About that definition of flipped learning: It was important to have some operational definition of the idea at the time, and I think still is important now, because research was beginning to really ramp up on flipped learning but what people were actually studying was all over the map. In particular, there were emerging research definitions of flipped learning that insisted that students must watch video prior to group meetings, or else what's taking place isn't "really flipped". This was and still is misguided but that didn't stop the idea from taking hold, even in one of the most cited early research reviews on flipped learning at the time. I don't think we're to that same point with alternative grading practices – yet.

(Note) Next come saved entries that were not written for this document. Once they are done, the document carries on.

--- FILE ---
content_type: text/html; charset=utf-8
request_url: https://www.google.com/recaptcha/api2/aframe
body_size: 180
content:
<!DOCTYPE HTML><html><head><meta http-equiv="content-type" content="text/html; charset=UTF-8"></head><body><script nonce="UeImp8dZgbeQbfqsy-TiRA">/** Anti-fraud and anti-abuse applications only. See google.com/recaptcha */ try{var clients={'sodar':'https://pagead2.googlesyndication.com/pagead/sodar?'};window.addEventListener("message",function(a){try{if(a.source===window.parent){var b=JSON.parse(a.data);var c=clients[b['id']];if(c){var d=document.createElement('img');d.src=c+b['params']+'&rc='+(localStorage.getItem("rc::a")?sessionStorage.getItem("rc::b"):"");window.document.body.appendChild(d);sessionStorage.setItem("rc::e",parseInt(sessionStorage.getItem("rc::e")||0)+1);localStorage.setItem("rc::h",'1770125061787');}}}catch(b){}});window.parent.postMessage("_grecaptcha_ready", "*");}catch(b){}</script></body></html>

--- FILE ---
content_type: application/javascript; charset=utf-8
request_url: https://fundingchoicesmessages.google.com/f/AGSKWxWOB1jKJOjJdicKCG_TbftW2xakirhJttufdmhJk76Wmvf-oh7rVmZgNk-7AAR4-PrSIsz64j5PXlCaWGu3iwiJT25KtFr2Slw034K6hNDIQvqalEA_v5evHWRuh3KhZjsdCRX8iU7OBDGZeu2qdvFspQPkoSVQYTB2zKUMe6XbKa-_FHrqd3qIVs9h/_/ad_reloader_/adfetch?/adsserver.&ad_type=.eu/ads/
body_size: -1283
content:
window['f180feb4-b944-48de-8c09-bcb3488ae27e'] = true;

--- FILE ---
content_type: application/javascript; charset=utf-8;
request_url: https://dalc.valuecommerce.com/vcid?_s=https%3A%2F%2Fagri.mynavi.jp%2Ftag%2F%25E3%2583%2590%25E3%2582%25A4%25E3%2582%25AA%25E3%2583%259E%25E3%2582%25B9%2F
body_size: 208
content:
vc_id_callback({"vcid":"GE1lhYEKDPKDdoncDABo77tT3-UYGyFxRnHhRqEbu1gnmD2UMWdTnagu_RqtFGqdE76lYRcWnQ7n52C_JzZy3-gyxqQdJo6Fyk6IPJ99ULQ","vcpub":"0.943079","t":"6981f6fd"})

As I noted in a footnote to the original article, in fact we have in places given this general concept a specific name: Mastery grading, or sometimes “mastery-based grading”. There are several issues with this term, none of which I am going to discuss here and now because every time it gets discussed it becomes politicized, which draws focus even further off the main point. Everybody wants to be the person who came up with "The Name" for this concept but we're thinking way too hard about The Name and not nearly hard enough about how to explain the underlying idea, implement it, and make it work with students. So focus on that instead.
Regarding that last paragraph, credit where it's due: Sharona Krinksy, the main driver of the annual Grading Conference, is the one who’s said this the most about grading. I have said and still do say a very similar thing about flipped classrooms, that one day we'll just call it "the classroom". Again, maybe that day's arrived?
There may be another level of common ground to explore here, and that's the path that these kinds of grading systems share with the natural, human way of learning anything, in or outside of school. I met my Fall 2021 classes for the first time yesterday and asked them two questions: (1) How they got to be good at the thing they are best at doing, and (2) what they were excited, curious, or nervous about in the class. For the first question, as always happens, students pointed out without any prompting on my part that we learn things through mindful practice, informed by failure and feedback. But then, every single student said they were both curious and nervous about the grading system. Maybe there's room for both, but the first point ought to be used to alleviate the nervousness in the second. We use a grading system like this because it's how you've learned your whole life. It's not "new", "unusual", etc. — it's as old as human learning itself. It's just not how we've played school up to this point.